Thanks, and let us know if you have any other questions.

Best,
Enrique

[DiegoBrambilla]

Hello,
Really appreciate your support, especially in these tough times.
Your explanation about the use of the gene accession number is food for thought, thanks.

I have read the latest changes.
I would suggest renaming update_details.md into a CHANGELOG.md, and also here you will find some good reasons for doing it.

I would like to try running main_AmrPlusPlus_v2_withRGI_Kraken.nf but I am required to use one of the databases provided by CARD.
As you can see from CARD website, they regularly release a plethora of files and I am not familiar enough with RGI to decide which will be the right one to use.
I didn't find any documentation referring to which CARD database is required for processes RunRGI and RunDedupRGI.
If you can tell me which file is required for card_db , I could prepare a script like download_minikraken.sh to download such file, and make a PR ( in dev branch).

I believe @AroArz will be glad to be notified about the latest news.

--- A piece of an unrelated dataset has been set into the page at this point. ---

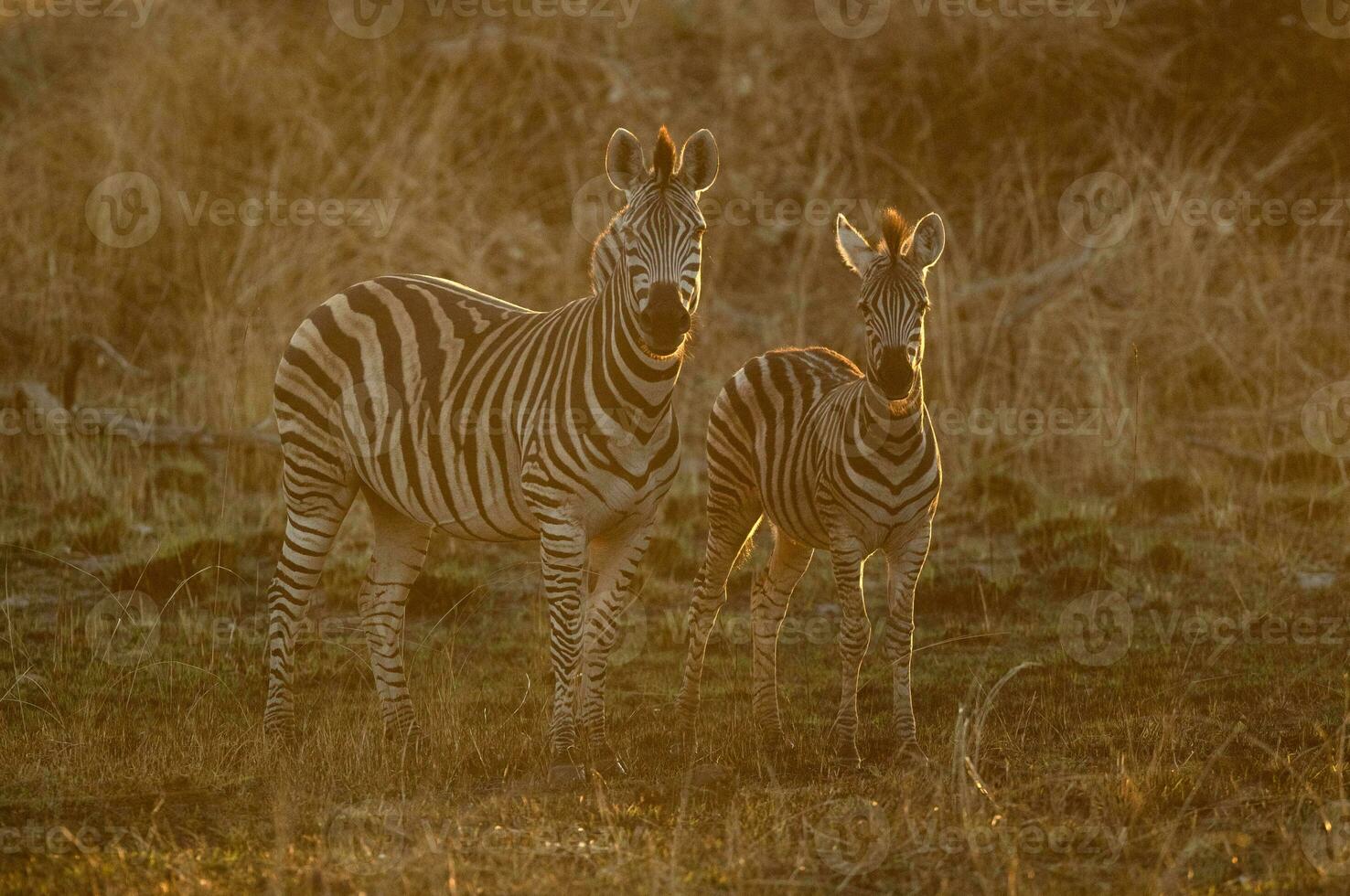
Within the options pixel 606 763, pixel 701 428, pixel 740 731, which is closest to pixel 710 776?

Keep up with the good work!

[meglab-metagenomics]

Hi Diego,

I'll respond here, close this issue and we can continue our discussion in the next issue you just created #4 .

Thanks for the tips! We are still new at managing software on github and appreciate the insight. We made those changes to the CHANGELOG.md file and we'll clarify which CARD database to use.

We used the latest CARD db, which was 3.0.8 at the time, based on the conversion in the RGI issue #93.

CARD also just released v3.0.9 and I imagine it would be best to keep up with the latest updates, but you can also download the old versions using this archive:
https://card.mcmaster.ca/download/0/broadstreet-v3.0.8.tar.bz2

We updated our README.md file to show both options. Thanks for your continuing support!